# AIM:
Extract each line below that contains the word "this", and copy those lines out in full.

# RECORDS PROVIDED:

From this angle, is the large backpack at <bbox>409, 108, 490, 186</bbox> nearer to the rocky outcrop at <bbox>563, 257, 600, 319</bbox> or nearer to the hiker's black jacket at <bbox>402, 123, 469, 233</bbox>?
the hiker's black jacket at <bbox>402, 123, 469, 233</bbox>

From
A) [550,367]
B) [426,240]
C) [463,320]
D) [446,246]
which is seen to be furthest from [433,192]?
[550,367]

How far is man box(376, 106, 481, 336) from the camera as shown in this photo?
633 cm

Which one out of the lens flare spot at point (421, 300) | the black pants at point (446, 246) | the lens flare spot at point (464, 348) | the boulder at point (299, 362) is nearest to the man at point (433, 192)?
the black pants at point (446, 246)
--
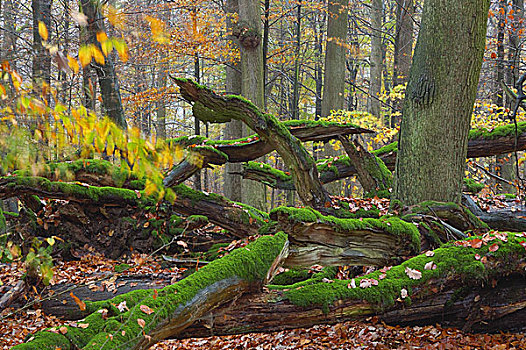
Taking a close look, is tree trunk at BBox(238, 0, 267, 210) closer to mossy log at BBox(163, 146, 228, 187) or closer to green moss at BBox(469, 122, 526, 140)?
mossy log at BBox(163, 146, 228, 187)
---
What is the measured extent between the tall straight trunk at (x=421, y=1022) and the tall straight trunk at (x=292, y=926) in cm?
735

# SOLVED PROBLEM:
From this angle, is the large backpack at <bbox>409, 108, 490, 186</bbox> nearer to the rocky outcrop at <bbox>563, 257, 600, 319</bbox> or nearer to the hiker's black jacket at <bbox>402, 123, 469, 233</bbox>?
How far is man box(376, 106, 481, 336) from the camera as shown in this photo?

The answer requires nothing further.